* _Provided records_:
"""
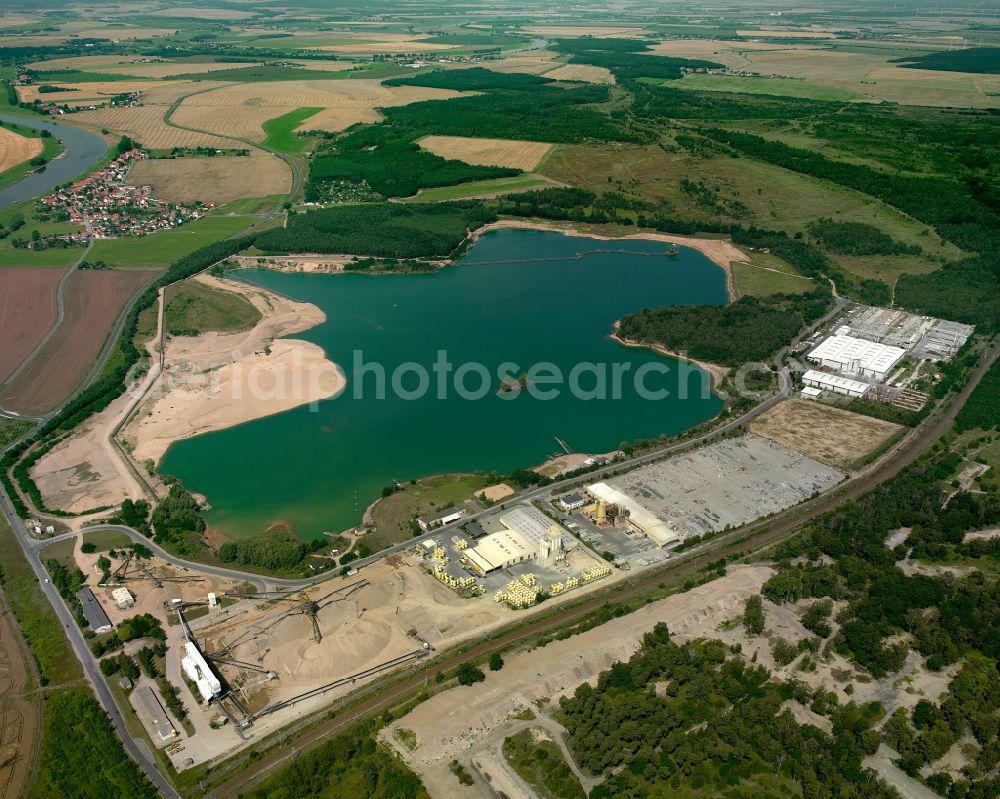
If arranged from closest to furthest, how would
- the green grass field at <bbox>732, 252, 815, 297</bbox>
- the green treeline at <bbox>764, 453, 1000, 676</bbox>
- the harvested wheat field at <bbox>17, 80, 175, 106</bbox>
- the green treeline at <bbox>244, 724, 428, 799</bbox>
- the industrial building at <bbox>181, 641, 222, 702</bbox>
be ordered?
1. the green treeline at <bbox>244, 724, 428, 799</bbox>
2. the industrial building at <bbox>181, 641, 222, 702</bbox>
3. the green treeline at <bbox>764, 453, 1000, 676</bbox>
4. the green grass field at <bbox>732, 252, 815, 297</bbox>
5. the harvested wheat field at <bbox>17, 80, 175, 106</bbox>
"""
"""
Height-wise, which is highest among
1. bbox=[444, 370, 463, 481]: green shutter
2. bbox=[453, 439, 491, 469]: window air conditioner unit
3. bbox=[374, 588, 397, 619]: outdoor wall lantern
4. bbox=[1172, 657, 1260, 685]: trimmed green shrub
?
"""
* _Exercise description_: Pick out and copy every line of the material above that contains the string "treeline", treating uppercase and lowercase as different.

* _Worked answer_:
- the green treeline at <bbox>764, 453, 1000, 676</bbox>
- the green treeline at <bbox>244, 724, 428, 799</bbox>
1. the green treeline at <bbox>244, 724, 428, 799</bbox>
3. the green treeline at <bbox>764, 453, 1000, 676</bbox>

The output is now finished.